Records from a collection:
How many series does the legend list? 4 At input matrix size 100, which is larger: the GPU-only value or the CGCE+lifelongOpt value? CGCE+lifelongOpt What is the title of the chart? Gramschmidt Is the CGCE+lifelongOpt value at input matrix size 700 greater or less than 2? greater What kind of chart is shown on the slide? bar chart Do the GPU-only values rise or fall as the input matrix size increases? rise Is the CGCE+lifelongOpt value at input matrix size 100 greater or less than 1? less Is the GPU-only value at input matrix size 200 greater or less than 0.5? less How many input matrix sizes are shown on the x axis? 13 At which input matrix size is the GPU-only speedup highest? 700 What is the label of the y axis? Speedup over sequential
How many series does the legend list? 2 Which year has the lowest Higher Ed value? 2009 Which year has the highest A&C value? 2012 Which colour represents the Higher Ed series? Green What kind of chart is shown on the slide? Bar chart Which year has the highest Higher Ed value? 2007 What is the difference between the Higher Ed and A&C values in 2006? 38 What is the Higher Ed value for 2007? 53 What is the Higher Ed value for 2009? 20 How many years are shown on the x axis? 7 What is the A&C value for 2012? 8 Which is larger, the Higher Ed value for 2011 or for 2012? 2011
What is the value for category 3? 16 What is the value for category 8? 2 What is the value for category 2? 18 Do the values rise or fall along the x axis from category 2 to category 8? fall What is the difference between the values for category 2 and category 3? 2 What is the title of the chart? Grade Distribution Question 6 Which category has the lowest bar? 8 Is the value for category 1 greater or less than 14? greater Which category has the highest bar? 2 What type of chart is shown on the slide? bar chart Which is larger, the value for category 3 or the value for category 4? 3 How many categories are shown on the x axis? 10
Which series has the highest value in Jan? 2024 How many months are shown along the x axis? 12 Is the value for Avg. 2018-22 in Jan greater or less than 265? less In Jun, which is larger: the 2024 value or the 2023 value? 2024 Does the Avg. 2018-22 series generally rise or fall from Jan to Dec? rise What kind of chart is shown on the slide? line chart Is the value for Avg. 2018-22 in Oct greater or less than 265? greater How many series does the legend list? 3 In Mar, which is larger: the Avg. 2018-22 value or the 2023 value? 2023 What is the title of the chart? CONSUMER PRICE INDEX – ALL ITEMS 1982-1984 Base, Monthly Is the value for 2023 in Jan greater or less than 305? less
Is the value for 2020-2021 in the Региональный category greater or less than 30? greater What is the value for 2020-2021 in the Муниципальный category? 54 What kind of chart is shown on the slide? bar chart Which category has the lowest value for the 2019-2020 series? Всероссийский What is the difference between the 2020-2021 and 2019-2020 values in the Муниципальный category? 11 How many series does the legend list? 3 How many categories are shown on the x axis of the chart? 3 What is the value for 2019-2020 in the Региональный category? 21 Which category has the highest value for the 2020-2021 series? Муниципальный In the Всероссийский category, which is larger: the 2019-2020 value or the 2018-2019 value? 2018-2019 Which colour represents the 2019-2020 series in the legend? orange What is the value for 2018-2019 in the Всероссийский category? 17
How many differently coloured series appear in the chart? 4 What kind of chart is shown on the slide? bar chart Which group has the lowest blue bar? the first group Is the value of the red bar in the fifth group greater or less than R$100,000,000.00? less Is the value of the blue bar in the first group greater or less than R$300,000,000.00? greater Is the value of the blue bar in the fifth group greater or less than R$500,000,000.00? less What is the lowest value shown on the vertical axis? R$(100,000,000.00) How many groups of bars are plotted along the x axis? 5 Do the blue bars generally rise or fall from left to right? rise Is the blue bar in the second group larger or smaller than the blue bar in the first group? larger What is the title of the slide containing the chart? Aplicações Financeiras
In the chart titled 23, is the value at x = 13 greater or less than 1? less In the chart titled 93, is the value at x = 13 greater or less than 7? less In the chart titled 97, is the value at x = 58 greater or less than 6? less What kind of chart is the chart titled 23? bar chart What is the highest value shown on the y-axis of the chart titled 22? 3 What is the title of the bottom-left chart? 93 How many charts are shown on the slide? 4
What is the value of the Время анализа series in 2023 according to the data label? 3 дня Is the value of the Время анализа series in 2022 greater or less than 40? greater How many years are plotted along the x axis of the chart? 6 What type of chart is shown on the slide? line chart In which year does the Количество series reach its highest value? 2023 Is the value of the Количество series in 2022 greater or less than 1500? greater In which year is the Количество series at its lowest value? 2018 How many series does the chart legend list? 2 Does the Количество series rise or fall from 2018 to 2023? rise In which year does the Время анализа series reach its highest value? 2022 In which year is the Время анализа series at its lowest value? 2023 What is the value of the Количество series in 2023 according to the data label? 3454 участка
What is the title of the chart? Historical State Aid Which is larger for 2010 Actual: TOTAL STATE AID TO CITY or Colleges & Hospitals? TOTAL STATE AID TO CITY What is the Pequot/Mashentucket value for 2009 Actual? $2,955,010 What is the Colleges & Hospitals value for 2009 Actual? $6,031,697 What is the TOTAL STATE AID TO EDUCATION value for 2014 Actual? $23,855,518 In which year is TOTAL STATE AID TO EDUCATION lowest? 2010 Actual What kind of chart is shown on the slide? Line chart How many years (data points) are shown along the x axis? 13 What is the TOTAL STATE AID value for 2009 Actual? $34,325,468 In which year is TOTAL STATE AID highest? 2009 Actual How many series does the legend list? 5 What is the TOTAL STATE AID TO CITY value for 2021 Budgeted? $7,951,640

◆ TASK TO CARRY OUT: Identify each row above that contains the string "charts", and copy those rows in full. Case counts.

◆ THE ANSWER:
In the chart titled 23, is the value at x = 13 greater or less than 1? less In the chart titled 93, is the value at x = 13 greater or less than 7? less In the chart titled 97, is the value at x = 58 greater or less than 6? less What kind of chart is the chart titled 23? bar chart What is the highest value shown on the y-axis of the chart titled 22? 3 What is the title of the bottom-left chart? 93 How many charts are shown on the slide? 4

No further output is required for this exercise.